During the program startup, the address of runtime.main is passed here.
func newproc(fn *funcval) {
gp := getg()
pc := getcallerpc()
systemstack(func() {
newg := newproc1(fn, gp, pc)
pp := getg().m.p.ptr()
runqput(pp, newg, true)
if mainStarted {
// mainStarted is set in runtime.main
wakep()
}
})
}
func newproc1(fn *funcval, callergp *g, callerpc uintptr) *g {
mp := acquirem()
pp := mp.p.ptr()
newg := gfget(pp) // Here it first tries to take one from the freeg linked list of p
if newg == nil {
// If not found, create a new g using malg
// The new g's stack has not been initialized, to avoid being scanned by GC, set the state to dead first
// Add it to the global allg
newg = malg(_StackMin)
casgstatus(newg, _Gidle, _Gdead)
allgadd(newg)
}
// Calculate the stack pointer position
totalSize := uintptr(4*goarch.PtrSize + sys.MinFrameSize) // extra space in case of reads slightly beyond frame
totalSize = alignUp(totalSize, sys.StackAlign)
sp := newg.stack.hi - totalSize
// Set up newg's scheduling data, stack pointer, function address, program counter, caller information, etc.
memclrNoHeapPointers(unsafe.Pointer(&newg.sched), unsafe.Sizeof(newg.sched))
newg.sched.sp = sp
newg.stktopsp = sp
newg.sched.pc = abi.FuncPCABI0(goexit) + sys.PCQuantum // +PCQuantum so that previous instruction is in the same function
newg.sched.g = guintptr(unsafe.Pointer(newg))
gostartcallfn(&newg.sched, fn)
newg.parentGoid = callergp.goid
newg.gopc = callerpc
newg.ancestors = saveAncestors(callergp)
newg.startpc = fn.fn
// Change the state to runnable and add the stack to the GC stack scan
casgstatus(newg, _Gdead, _Grunnable)
gcController.addScannableStack(pp, int64(newg.stack.hi-newg.stack.lo))
newg.goid = pp.goidcache
pp.goidcache++
releasem(mp)
return newg
}
runtime.mstart0#
func mstart0() {
gp := getg()
// Initialize g0's stackguard for stack overflow and stack expansion checks
gp.stackguard0 = gp.stack.lo + _StackGuard
gp.stackguard1 = gp.stackguard0
mstart1()
mexit(osStack)
}
func mstart1() {
gp := getg()
// Set up m.g0.sched as a label returning to just
// after the mstart1 call in mstart0 above, for use by goexit0 and mcall.

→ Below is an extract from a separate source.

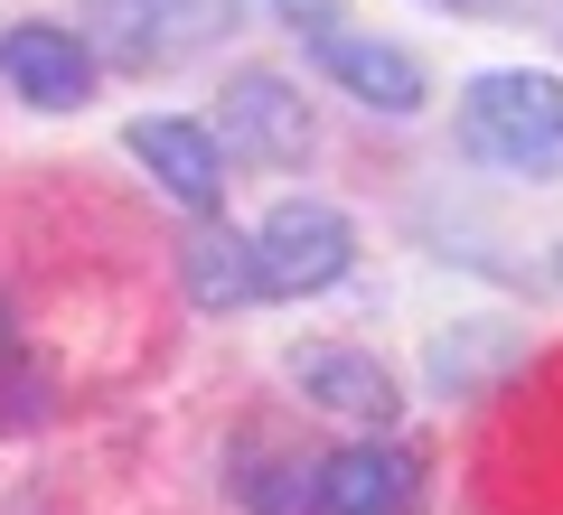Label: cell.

// We're never coming back to mstart1 after we call schedule,
// so other calls can reuse the current frame.
// And goexit0 does a gogo that needs to return from mstart1
// and let mstart0 exit the thread.
gp.sched.g = guintptr(unsafe.Pointer(gp))
gp.sched.pc = getcallerpc()
gp.sched.sp = getcallersp()
// Initialize the thread's signal handling coroutine stack and signal mask
minit()
if gp.m == &m0 {
// Set the thread's signal handling function sighandler
mstartm0()
}
// Some internal threads like sysmon start directly here
if fn := gp.m.mstartfn; fn != nil {
fn()
}
if gp.m != &m0 {
acquirep(gp.m.nextp.ptr())
gp.m.nextp = 0
}
// Execute the scheduling loop, never returns
// Here there is currently only one p and one g
// All will jump to runtime.main
schedule()
}
func main() {
mp := getg().m
// Set the maximum stack to 1G
if goarch.PtrSize == 8 {
maxstacksize = 1000000000
} else {
maxstacksize = 250000000
}
// Coroutines created by newproc can be found or created by wakep
mainStarted = true
// Execute the init function under runtime and initialize global variables
doInit(&runtime_inittask)
// Enable GC
gcenable()
// Execute user-level init functions and initialize global variables
doInit(&main_inittask)
// -buildmode=c-archive or c-shared does not execute main
if isarchive || islibrary {
return
}
// Execute the user-level main.main function
fn := main_main
fn()
// Before the main coroutine exits, if there are currently other coroutines handling panic-defer
// It needs to wait for other coroutines to finish first (such as printing panic information, etc.)
if runningPanicDefers.Load() != 0 {
for c := 0; c < 1000; c++ {
if runningPanicDefers.Load() == 0 {
break
}
Gosched()
}
}
// Execute registered hooks before the process exits
// For example, output code coverage data in compile -cover mode
runExitHooks(0)
exit(0)
}